Era praticamente impossibile comprare più di due o tre bottiglie di grappa etichettate, anche perché le scriveva la momento, in quella “stanza delle ragnatele” e le attaccava di conseguenza alle bottiglie che ti vendeva.
L’ultima volta che sono andato a trovarlo ne ho avuto una, bellissima, personalizzata “per Antonio” che tengo come una “reliquia!.
Un ramo dell’antichissima famiglia di origine ebrea dei Levi, operava già dal XVII secolo nel campo, quasi alchemico, della distillazione nelle valli alpine di San Giacomo o Valle Spluga, localmente chiamata “Val di Giüst”, nei comuni di Fraciscio di Campodolcino.
Per oltre tre secoli, da queste valli i distillatori detti “grapat” emigravano temporaneamente durante la vendemmia e vinificazione, nelle zone vinicole del Piemonte dove con distillatori mobili, procedevano alla distillazione delle vinacce per la produzione della grappa.

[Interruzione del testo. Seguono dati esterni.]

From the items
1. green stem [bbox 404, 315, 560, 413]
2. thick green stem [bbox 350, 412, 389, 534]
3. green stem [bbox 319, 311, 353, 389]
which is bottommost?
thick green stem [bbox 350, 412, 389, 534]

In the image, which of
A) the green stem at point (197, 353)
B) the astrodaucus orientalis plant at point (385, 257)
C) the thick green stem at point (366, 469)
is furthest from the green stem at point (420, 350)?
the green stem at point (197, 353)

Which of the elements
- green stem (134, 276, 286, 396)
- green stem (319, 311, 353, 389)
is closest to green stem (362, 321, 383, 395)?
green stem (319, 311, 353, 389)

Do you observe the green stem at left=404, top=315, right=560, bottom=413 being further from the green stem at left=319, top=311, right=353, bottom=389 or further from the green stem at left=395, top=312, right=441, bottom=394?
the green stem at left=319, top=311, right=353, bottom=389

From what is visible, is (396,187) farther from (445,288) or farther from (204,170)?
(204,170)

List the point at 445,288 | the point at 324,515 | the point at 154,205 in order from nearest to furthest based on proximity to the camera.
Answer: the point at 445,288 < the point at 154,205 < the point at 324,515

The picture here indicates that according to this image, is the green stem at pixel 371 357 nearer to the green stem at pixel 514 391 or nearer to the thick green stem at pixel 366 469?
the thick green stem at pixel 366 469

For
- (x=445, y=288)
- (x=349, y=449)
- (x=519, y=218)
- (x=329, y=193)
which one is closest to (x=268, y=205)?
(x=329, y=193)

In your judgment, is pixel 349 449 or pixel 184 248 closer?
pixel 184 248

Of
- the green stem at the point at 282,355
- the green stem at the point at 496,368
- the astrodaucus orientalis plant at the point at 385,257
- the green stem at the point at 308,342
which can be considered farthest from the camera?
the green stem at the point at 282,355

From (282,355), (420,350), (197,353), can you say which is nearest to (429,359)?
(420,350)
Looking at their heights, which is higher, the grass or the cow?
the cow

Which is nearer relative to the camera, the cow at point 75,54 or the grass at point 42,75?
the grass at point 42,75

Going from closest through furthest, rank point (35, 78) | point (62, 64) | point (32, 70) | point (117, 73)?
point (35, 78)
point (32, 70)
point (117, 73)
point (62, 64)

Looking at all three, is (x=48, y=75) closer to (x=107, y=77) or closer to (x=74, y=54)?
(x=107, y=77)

Molti di questi distillatori, con il tempo, si trasferirono definitivamente sui luoghi di lavoro e impiantarono delle vere e stabili distillerie.
Tra Lombardia, Piemonte, val d’Aosta, Veneto ed Emilia, le distillerie fondate da gente della Val di Giüst arrivarono ad essere una cinquantina.
A Fraciscio di Campodolcino, esiste ancora la casa avita dei Levi, detta “casa degli Angeli” poiché tutti i capifamiglia che l’hanno abitata si chiamavano Angelo, come il nonno di Romano e Lidia. Forse non è del tutto casuale che Luigi Veronelli quando scoprì Romano lo definisse il “Grappaio l’angelico”.
Levi Serafino sposò Balbo Teresina e dal matrimonio nacquero due figli Lidia e Romano. Nel 1925 scelse di installarsi a Neive, terra di grandi vini e dove erano disponibili delle vinacce di altissima qualità, qui fondò la sua distilleria a fuoco diretto. Serafino morì giovane, nel 1933 lasciando i due figli piccoli e la moglie, che continuò a mandare avanti la distilleria. Ma anch’ella fu segnata da un tragico destino, la morte sotto un bombardamento nel 1945. Romano Levi aveva allora 17 anni ed era studente ad Alba.
 Così Romano si rimbocca le maniche e impara ad usare il “lambicco” per produrre il “grapat”. La vinaccia che arriva in distilleria viene conservata e conciata in profonde fosse e poi distillata con l’antico metodo del fuoco diretto. Terminato il processo di distillazione le vinacce esauste vengono torchiate ed essiccate per diventare, nell’anno successivo, il combustibile per la caldaia. Le ceneri di questa combustione vengono poi usate come concime nelle vigne, chiudendo così il naturale ciclo di produzione. Un certo giorno Romano, avendo finito le etichette, iniziò a scriverle manualmente, e poi a dipingerle.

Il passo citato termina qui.